Once during a match in Chandigarh, his team was bundled out for 110. After the Chandigarh side made 30 runs, Anmolpreet bowled an over and claimed two wickets. As a captain he then urged his bowlers that since he had gotten them a breakthrough, now it was their job to mop up the tail. The team would go on to win the match. Nowadays, Anmolpreet spends a lot of time bowling as well when he is at home, adds Satvinder.
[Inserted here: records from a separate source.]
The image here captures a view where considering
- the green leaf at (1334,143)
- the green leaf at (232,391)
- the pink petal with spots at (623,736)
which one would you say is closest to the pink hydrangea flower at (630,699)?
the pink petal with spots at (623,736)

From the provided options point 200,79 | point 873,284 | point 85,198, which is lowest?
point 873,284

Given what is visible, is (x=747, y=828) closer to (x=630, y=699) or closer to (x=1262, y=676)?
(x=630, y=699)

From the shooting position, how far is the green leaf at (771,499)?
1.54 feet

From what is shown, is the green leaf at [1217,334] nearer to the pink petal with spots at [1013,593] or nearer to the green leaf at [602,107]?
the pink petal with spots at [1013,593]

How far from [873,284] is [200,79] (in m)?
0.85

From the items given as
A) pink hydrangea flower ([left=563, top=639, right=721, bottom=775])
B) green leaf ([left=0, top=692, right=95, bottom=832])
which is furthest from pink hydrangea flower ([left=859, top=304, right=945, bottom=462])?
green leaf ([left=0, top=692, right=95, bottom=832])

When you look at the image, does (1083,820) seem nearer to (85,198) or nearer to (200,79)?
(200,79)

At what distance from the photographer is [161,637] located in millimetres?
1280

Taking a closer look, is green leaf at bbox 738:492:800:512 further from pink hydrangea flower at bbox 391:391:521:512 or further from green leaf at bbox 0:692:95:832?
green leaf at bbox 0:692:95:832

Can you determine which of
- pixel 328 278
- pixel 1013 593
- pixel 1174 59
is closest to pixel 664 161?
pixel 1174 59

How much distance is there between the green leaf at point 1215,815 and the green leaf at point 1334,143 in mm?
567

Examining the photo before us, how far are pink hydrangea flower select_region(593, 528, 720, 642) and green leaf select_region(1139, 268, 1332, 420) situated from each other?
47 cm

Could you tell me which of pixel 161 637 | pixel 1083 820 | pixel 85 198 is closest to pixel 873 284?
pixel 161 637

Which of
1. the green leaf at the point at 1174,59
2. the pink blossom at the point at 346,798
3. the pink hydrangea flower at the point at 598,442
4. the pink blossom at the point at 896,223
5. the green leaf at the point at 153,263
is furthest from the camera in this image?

And while Anmolpreet awaited his chance to get into the playing XI at the U-19 World Cup, his state coach and mentor Munish Bali, who was an assistant coach during India’s historic win in 2008 U-19 World Cup, would talk to with ward every day. “Whenever we spoke he would tell me that coach Rahul Dravid has also asked him to try bowling in the nets,” Bali says. “Of course, he was a bit disappointed about not getting chances earlier in the tournament but then we would talk about the 2008 U-19 World Cup. I would tell him how Virat too did not get many chances to bat early on, as the initial matches were low scoring and openers would bat most of the overs. And it was only in his fourth game that he got a big score against West Indies.

And Anmol was happy that he got a chance to bat at number three today,” shared Bali, who is also the head of the cricket academies for PCA.

Tuesday also saw Anmolpreet batting along with Sarfaraz Khan, a player with whom the Patiala cricketer has spent a lot of time at the domestic level. Singh’s exploits at the U-19 level has also meant that the Patiala lad won the BCCI award for the best U-19 player for two consecutive years.

Punjab U-23 coach Sunil Saggi was witness to the first time that the two boys’ paths had crossed. “It was the Katoch Shield final last year and we were playing against Mumbai at Mohali. Sarfaraz had smashed a century for Mumbai in the match and we were chasing a target of 465.

“Anmolpreet came at number three and he also hit a century. Even though we fell short by just four runs, he and Sarfaraz spent some time chatting and both players acknowledged each other’s innings. It was one of the best knocks that I have seen at the U-19 level,” he says.

Ask father Satvinder Singh about how massive this opportunity is for his son and the prospect of India possibly playing the final on February 14, and he says the medal could be the biggest in his family, putting to shade all his trophies. “We have saved each of his bats since his U-14 days. There are more than 60 bats at our home and I am sure if the team wins the World Cup, he will get his bat autographed by Rahul Dravid. That will be his most prized bat,” concluded Singh.